# Bare back Jumping...



## Barebackrider (Feb 13, 2009)

I Jump my mare bare back it's the thrill of staying ON:-o thats why I like riding bare back any body else out there who rides bare back or any body who thinks it's dumb I won't take any offense so tell me heres a photo of my mare I couldn't find one of me bare back so show me the pics .
Ireland


----------



## Barebackrider (Feb 13, 2009)

The pic didn't show I hope it works this time


----------



## Lucara (Apr 5, 2008)

This is a critiquing thread. Do you have pictures that you wanted critiqued?


----------



## Barebackrider (Feb 13, 2009)

yeah I guess is it that bad the photo I mean sorry for any miss under standing .
Ireland


----------



## free_sprtd (Oct 18, 2007)

hey all! I moved the post to just horse riding so no one is confused. I love love love bareback riding! But haven't recently been able to because of the horses I have been riding. Your horse is so cute by the way!


----------



## Lucara (Apr 5, 2008)

Riding bareback is something that I hope to accomplish with more lessons. That would be the ultimate way of proving myself to myself if I can walk/trot/canter confidently while bareback =D.
I can't wait to see pics of you two!!


----------



## smrobs (Jul 30, 2008)

In the last 10 years of my life, I have ridden more bareback than I have in a saddle and I love it. And jumping bareback is very tricky, it takes a lot of talent. Here are some old pix of me and my QH Denny just playing around. That jump was set at about 3 feet. I know there are lots of things I am doing wrong but it was a long time ago. The hardest part of the whole thing was sitting his takeoff. That is why you see my hands buried in his mane in all the pix. LOL. He is so powerful that he would just leave me sitting in mid air.


----------



## free_sprtd (Oct 18, 2007)

WOW he sure does look like a great jumper!! and my goodness you must be strong!


----------



## smrobs (Jul 30, 2008)

Data extract:
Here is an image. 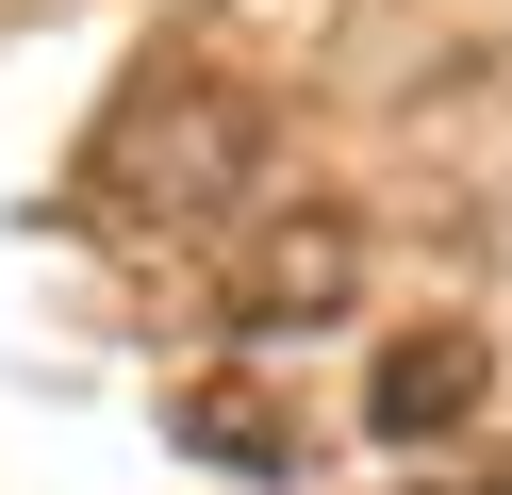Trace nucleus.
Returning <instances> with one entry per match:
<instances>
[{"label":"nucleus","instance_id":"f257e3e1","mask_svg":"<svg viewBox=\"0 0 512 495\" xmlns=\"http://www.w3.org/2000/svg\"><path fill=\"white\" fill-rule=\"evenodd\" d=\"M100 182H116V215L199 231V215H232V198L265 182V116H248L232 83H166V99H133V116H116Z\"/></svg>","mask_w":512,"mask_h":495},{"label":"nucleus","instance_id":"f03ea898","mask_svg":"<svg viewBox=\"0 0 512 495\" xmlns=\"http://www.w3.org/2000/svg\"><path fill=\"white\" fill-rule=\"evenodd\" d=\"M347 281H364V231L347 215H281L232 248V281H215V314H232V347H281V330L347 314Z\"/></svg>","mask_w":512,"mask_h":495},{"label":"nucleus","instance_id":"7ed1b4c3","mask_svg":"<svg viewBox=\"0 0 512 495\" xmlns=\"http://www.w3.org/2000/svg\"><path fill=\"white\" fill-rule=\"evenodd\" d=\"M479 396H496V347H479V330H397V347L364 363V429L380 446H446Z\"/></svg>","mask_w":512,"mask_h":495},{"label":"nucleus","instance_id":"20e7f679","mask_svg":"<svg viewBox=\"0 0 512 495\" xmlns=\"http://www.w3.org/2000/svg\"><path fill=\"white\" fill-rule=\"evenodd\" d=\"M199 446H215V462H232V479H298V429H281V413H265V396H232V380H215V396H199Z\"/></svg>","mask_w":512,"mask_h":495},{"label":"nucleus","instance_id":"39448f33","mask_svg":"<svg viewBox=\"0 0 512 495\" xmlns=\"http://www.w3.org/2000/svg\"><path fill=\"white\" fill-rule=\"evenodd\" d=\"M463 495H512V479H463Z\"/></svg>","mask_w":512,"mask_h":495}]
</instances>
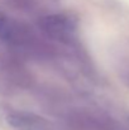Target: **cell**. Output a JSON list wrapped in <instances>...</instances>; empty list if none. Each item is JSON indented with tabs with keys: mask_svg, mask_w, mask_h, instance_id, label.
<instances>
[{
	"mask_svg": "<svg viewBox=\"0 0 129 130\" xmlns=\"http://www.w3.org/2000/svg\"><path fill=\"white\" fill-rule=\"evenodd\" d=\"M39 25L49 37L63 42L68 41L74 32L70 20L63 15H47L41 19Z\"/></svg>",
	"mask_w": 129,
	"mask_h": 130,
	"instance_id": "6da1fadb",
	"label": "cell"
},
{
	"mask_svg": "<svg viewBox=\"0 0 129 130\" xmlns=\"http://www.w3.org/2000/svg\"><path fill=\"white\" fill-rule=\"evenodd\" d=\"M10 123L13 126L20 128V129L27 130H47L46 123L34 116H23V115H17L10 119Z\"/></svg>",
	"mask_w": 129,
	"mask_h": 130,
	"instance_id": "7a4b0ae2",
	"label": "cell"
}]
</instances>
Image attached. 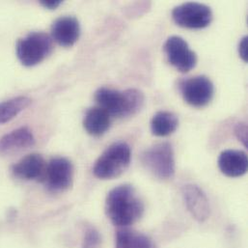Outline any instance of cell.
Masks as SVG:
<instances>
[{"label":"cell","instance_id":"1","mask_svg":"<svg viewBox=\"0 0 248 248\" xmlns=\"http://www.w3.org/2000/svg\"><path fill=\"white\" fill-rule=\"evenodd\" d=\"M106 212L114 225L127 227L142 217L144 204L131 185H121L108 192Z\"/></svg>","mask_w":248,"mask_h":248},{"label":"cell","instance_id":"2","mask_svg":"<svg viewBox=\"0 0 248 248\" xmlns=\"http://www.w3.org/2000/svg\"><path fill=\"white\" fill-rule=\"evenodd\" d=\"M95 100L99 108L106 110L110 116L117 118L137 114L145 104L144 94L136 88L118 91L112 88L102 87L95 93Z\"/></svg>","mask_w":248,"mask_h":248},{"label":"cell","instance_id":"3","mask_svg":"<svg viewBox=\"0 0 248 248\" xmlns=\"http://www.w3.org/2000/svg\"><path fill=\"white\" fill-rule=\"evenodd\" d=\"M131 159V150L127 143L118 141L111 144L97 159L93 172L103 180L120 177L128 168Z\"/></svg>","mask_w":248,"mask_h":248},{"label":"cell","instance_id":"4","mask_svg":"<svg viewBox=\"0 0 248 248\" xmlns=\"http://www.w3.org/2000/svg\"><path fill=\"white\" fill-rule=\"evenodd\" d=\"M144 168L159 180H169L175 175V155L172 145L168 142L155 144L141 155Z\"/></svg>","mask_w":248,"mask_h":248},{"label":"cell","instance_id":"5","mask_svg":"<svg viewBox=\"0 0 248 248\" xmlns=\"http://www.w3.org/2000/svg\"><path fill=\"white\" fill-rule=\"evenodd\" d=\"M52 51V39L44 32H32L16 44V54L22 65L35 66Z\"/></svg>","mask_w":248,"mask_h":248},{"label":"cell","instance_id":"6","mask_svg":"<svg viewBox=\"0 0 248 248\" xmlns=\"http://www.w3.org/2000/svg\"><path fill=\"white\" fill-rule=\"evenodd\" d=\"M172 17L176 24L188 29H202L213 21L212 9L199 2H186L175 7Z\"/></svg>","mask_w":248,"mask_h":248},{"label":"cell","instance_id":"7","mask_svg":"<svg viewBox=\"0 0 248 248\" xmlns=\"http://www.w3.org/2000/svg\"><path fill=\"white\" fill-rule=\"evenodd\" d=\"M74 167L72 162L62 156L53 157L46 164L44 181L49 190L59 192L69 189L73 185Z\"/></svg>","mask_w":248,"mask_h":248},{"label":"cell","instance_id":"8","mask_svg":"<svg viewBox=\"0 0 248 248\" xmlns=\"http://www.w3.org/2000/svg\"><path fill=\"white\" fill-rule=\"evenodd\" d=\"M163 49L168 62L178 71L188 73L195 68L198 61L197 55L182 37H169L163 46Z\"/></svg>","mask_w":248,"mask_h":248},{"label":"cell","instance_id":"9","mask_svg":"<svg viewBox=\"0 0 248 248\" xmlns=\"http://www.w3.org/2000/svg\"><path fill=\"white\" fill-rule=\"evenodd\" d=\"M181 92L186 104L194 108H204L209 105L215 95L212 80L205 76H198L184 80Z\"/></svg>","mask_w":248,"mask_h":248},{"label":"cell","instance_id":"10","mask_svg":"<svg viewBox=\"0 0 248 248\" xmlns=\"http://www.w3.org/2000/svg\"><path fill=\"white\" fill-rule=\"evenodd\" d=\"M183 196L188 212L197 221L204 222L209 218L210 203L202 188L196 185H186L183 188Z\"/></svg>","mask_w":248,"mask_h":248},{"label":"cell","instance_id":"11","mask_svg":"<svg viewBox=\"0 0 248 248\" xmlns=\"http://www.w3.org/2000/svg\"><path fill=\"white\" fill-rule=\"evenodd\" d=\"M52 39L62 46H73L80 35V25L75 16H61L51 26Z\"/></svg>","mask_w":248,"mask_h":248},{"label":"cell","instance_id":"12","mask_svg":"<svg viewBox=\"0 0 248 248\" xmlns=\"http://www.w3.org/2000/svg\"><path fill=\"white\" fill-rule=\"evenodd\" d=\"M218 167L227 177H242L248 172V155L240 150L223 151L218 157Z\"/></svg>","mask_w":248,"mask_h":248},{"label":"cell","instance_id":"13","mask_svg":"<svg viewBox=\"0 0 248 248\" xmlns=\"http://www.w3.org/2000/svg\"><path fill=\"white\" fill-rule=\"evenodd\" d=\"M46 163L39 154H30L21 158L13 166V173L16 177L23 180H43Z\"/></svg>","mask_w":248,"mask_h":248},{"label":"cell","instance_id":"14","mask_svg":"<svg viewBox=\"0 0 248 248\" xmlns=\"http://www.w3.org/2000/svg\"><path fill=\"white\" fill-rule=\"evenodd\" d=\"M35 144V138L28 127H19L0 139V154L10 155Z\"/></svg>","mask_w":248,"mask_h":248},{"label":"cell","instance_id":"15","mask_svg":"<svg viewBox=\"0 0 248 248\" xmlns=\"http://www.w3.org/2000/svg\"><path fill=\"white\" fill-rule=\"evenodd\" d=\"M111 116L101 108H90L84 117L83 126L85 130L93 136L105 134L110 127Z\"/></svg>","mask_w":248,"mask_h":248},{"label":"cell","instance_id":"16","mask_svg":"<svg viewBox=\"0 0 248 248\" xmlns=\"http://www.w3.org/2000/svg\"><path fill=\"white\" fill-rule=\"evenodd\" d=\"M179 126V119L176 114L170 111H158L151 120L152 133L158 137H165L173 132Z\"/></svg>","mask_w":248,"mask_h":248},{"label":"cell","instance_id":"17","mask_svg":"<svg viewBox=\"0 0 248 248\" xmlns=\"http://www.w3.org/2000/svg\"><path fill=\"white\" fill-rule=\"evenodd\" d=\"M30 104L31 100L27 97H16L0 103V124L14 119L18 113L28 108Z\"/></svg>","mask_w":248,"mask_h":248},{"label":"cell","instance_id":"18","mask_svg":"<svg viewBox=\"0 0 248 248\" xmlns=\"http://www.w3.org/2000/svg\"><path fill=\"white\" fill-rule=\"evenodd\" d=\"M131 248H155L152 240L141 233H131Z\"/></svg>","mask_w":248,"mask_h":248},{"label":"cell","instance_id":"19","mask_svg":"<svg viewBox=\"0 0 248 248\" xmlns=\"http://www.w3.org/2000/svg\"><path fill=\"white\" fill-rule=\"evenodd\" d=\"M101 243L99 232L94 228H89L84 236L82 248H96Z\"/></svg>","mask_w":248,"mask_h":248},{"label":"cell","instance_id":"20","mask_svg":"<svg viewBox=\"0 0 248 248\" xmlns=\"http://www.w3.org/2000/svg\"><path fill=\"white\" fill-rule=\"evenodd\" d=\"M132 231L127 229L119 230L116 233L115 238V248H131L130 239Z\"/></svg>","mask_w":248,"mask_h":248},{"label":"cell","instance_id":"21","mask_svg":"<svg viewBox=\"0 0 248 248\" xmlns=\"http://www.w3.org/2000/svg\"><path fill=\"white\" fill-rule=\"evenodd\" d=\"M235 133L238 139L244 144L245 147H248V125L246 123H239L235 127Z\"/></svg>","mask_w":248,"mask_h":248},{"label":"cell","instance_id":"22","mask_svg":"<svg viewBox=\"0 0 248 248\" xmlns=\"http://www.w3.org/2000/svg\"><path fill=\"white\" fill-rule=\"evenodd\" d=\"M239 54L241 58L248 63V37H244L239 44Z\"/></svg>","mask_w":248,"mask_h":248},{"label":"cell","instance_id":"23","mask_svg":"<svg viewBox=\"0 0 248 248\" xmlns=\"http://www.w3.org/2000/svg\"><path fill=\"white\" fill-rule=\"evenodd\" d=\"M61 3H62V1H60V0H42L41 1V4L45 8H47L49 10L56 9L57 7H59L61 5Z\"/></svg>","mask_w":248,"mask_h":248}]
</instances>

Job:
In the bareback jumping thread, rewrite the paragraph that begins "In the last 10 years of my life" as a shorter version that keeps its main facts. The items have no role here.

The answer:
For 10 years, the poster has ridden bareback more than in a saddle and loves it, but calls bareback jumping tricky and a matter of real talent. Old pictures show the poster and the QH Denny clearing a jump of about 3 feet, with mistakes the poster admits to. The hardest part was sitting Denny's takeoff, so the poster's hands are buried in his mane in every picture, because his power could leave the rider in mid air.